◆ TASK TO CARRY OUT ◆
Search the records below for the string "California" and copy each line where it turns up.

Saved entries:
▼▼▼

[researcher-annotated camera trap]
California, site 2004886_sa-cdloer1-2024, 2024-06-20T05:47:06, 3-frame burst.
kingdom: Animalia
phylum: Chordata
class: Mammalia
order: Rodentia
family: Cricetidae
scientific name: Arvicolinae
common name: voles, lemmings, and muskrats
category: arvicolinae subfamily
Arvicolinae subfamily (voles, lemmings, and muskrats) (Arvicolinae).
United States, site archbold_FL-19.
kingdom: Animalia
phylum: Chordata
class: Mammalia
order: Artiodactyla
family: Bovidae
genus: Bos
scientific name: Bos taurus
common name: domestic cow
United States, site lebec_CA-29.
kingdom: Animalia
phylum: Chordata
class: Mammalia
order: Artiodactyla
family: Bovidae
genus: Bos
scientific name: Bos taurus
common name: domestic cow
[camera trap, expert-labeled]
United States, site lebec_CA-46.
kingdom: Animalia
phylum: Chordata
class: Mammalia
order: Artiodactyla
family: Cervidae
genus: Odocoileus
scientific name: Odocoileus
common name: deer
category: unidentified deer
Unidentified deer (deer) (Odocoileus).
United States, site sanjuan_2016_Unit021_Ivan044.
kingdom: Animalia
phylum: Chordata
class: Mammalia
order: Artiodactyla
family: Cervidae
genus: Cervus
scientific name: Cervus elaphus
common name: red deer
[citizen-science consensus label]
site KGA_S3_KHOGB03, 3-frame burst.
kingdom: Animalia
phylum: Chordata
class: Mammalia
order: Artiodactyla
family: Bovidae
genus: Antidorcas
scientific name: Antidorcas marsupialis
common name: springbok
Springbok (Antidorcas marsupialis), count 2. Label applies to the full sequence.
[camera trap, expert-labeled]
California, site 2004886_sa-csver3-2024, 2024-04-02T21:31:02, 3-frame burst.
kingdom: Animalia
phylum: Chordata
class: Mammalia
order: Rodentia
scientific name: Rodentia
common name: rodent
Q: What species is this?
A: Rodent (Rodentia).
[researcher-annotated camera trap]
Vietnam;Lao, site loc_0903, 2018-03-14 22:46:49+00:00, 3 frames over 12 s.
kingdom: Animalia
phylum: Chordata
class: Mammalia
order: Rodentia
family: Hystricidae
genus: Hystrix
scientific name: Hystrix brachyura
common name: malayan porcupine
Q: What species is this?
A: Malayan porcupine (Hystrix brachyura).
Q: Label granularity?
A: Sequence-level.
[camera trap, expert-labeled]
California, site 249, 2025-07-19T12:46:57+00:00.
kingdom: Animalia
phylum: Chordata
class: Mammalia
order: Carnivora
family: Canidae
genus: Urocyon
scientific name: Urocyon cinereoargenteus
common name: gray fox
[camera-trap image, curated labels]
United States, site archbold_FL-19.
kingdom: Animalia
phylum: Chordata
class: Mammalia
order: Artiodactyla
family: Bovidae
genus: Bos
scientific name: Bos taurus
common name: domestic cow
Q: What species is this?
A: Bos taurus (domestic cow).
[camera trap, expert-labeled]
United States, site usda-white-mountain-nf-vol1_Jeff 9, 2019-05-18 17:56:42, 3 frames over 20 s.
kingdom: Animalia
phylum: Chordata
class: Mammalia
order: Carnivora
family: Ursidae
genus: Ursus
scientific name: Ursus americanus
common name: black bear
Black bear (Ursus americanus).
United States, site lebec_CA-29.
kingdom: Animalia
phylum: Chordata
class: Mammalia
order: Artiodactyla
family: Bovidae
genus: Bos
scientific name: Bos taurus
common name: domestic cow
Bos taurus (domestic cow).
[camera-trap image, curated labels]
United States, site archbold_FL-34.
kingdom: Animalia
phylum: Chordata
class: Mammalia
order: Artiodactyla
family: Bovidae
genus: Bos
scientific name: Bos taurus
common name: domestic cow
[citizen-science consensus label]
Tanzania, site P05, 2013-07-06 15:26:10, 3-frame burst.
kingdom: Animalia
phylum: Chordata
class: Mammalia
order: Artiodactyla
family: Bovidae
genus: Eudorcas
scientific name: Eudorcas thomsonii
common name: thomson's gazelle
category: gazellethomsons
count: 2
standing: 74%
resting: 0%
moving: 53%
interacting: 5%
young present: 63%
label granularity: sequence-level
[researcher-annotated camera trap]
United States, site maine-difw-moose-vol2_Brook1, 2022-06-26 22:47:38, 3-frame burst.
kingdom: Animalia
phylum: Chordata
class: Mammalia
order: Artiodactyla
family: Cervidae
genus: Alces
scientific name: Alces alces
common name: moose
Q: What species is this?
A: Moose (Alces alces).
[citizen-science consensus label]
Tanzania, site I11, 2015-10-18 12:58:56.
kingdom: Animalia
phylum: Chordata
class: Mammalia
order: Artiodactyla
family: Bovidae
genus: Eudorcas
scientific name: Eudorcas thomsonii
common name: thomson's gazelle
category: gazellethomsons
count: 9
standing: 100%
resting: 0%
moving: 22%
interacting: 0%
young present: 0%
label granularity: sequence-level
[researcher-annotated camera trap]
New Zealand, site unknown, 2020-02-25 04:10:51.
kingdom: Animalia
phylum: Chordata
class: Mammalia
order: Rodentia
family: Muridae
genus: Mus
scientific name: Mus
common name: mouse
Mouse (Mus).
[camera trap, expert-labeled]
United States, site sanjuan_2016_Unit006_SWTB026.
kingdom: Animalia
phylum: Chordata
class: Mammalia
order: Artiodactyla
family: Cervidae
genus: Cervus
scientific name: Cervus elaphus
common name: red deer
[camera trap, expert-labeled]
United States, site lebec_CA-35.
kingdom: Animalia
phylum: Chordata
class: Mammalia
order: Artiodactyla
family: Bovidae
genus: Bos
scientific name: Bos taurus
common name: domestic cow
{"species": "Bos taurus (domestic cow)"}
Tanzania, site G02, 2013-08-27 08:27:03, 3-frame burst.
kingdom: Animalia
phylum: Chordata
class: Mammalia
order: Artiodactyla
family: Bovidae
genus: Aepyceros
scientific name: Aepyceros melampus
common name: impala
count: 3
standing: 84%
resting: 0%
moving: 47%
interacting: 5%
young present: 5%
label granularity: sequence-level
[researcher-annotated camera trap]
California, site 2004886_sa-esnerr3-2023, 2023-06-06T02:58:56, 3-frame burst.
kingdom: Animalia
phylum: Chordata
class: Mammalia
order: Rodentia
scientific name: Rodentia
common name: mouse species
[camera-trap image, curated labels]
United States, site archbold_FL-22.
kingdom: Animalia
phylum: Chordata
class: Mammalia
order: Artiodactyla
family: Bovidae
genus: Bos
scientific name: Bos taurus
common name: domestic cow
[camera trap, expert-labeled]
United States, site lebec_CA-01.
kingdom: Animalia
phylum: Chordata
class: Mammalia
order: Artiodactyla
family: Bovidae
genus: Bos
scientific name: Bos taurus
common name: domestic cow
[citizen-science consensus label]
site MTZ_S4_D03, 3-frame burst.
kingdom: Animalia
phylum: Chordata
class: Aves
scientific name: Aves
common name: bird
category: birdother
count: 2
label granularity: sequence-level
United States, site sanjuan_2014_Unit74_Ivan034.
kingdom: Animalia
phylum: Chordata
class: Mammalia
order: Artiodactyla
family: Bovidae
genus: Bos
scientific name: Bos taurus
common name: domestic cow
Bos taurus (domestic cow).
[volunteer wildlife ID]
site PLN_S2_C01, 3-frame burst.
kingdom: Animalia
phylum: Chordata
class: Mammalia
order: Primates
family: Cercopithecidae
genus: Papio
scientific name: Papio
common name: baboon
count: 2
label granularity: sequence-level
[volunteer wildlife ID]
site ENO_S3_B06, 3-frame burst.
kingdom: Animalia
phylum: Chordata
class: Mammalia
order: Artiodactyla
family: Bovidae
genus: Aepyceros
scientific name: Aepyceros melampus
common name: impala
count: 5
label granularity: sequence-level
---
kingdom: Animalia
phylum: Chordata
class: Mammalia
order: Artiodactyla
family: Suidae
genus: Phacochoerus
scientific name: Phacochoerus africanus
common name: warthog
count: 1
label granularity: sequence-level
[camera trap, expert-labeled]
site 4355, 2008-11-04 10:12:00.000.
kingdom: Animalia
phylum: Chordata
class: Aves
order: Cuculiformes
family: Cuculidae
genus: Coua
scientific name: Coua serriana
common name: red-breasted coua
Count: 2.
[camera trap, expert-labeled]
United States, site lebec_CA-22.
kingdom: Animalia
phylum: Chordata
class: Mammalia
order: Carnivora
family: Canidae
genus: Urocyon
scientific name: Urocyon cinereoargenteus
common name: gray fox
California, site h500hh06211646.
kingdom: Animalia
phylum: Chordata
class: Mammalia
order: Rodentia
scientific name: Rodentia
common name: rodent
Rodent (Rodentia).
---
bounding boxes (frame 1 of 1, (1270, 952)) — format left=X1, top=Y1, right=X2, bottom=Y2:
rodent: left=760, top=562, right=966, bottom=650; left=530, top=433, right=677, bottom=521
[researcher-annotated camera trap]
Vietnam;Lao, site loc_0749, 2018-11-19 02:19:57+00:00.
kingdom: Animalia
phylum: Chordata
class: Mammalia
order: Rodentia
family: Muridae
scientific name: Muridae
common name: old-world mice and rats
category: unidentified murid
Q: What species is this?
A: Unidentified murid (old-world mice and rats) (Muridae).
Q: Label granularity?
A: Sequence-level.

▲▲▲

◆ RESPONSE AREA ◆
California, site 2004886_sa-cdloer1-2024, 2024-06-20T05:47:06, 3-frame burst.
California, site 2004886_sa-csver3-2024, 2024-04-02T21:31:02, 3-frame burst.
California, site 249, 2025-07-19T12:46:57+00:00.
California, site 2004886_sa-esnerr3-2023, 2023-06-06T02:58:56, 3-frame burst.
California, site h500hh06211646.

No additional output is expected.